I think that some of us need some review on how doughnuts form. When a FL die squeezes the body of a fired case and we set the die to push the shoulder back the brass has to go somewhere....so a tiny bit of the brass that was at the top of the shoulder is pushed into the base of the neck, thickening it. This thickening is called a doughnut. The best way to avoid problems with doughnuts is to have a chamber design such that bullets' "shanks" (the full caliber part) do not make contact with the doughnut, or to shoot bullets that have a profile that has the same result. If your die barely reduces the body diameter of a tight case, and you set it to minimally push back the shoulder, doughnut formation will happen at its slowest rate. Conversely if you have a factory chamber that lets the case expand to something near SAAMI maximum, are using a die that is designed to produce SAAMI minimum for ammunition, and bump shoulders back more than is necessary, that will speed doughnut formation, and greatly increase case lengthening per sizing and require more frequent trimming to length. None of this is conjecture. I have had good measuring tools for a long time.
 
When I shot BR with the 6mmPPC every case was neck turned to thin the brass prior to forming from a 220 Russian case. Even after that you would still have a doughnut form at the neck shoulder junction. We used to internal reamer to ream them out. With a tool made for that purpose, hand use only no power tools. Brass flows from the case body outward and forms the dreaded doughnut. Wildcats are more susceptible to this. I've never had an issue using bushing dies on other cartridges! I shot the 308 WIn for several years only using bushing FL dies. Loaded thousands of them at higher than "book" levels and never had a doughnut form.

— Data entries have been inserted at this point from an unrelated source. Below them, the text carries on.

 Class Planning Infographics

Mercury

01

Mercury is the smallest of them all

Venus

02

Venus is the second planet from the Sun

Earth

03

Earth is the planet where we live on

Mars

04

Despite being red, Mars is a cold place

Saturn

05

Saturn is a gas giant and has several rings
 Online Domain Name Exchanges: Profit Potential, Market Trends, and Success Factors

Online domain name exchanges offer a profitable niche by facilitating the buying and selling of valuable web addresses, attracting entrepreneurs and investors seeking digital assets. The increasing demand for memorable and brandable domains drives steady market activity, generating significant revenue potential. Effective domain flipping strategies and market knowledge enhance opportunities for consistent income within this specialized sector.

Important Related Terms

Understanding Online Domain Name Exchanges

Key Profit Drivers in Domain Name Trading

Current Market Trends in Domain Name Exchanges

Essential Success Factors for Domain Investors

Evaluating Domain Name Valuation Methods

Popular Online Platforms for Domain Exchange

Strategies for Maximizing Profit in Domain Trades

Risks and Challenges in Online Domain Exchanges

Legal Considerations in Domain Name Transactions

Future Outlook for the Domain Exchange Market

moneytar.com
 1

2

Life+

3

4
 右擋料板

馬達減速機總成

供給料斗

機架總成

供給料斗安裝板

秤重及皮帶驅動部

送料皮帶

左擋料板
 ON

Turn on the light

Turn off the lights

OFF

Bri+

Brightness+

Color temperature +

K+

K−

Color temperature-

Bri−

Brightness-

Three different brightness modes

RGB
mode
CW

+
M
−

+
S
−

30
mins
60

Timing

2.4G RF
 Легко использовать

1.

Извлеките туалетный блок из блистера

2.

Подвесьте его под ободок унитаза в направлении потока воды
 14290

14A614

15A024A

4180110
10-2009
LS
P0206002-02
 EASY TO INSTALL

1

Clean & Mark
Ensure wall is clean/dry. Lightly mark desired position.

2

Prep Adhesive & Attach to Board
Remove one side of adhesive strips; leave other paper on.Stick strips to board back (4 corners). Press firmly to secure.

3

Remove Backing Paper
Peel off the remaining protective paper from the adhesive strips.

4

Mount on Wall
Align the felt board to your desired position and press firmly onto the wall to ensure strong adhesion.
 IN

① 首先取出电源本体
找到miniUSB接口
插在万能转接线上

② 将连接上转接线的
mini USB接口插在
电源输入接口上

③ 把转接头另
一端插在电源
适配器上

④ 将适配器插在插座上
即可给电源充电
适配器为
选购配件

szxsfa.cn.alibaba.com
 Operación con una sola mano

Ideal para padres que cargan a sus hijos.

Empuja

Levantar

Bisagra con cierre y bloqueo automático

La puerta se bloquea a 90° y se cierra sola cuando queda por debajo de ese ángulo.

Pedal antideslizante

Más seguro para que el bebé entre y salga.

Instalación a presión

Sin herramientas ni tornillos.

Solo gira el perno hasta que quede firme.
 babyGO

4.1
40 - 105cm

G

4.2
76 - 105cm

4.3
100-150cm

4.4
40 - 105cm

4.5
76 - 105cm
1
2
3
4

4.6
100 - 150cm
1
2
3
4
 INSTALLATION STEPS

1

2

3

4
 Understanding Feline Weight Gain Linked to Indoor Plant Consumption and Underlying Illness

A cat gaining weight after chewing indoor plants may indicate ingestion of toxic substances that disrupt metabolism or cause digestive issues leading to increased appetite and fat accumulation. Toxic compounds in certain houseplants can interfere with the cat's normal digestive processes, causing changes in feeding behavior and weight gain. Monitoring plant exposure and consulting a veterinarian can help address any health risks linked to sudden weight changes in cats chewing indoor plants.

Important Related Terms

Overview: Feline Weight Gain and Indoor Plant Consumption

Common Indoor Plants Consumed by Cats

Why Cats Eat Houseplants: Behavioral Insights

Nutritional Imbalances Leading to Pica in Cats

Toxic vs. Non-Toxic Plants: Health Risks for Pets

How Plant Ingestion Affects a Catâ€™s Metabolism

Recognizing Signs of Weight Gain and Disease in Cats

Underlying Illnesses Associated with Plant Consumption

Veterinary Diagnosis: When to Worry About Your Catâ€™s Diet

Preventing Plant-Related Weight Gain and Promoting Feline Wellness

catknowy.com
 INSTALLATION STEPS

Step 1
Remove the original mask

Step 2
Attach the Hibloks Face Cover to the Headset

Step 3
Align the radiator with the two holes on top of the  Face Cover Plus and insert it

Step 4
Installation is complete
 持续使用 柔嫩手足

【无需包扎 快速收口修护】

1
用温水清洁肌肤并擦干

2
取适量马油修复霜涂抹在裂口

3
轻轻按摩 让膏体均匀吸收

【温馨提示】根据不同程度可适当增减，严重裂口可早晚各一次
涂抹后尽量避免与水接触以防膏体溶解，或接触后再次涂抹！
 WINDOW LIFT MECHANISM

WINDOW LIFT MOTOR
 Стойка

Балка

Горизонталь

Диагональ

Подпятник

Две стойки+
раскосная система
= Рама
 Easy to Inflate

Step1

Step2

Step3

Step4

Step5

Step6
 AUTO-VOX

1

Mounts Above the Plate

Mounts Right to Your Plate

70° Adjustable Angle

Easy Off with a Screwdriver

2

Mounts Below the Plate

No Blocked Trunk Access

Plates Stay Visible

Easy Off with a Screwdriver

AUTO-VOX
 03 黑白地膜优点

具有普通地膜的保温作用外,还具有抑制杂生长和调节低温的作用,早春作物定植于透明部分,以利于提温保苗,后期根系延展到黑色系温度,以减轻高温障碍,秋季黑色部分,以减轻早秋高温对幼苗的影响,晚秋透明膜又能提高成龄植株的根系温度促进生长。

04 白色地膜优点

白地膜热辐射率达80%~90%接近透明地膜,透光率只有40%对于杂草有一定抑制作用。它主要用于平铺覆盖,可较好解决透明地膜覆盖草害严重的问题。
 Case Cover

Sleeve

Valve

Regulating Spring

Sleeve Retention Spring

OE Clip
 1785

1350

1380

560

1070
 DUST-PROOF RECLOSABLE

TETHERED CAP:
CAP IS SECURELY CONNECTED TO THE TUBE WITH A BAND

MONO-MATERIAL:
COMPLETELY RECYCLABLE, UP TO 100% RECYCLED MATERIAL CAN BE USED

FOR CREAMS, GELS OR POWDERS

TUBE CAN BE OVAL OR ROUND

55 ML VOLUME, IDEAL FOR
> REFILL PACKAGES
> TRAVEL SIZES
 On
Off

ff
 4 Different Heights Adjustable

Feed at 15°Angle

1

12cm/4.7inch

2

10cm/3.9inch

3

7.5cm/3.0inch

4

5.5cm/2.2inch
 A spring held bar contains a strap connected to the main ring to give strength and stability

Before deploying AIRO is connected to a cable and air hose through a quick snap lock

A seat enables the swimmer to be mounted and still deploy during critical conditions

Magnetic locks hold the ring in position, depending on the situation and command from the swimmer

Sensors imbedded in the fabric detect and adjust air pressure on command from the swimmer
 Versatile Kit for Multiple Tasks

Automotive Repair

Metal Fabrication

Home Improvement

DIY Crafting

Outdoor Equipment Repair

Same with the 223 Rem.
 
So ONE way you could tell if you have a doughnut is seat your bullet or mandrel deep into the neck and measure od at the top of the neck and the od at the shoulder junction. ?
 
Just seat above the donut and your ok.
The negative is you cant use a mandrel to open up the neck after sizing or you push the donut to the outside and interfere with chambering unless you dont go very deep.
You just need to work around them and your ok…
 
I use an arbor die to push the donut to the outside, then if I feel the need, I will touch up the neck with my cutter.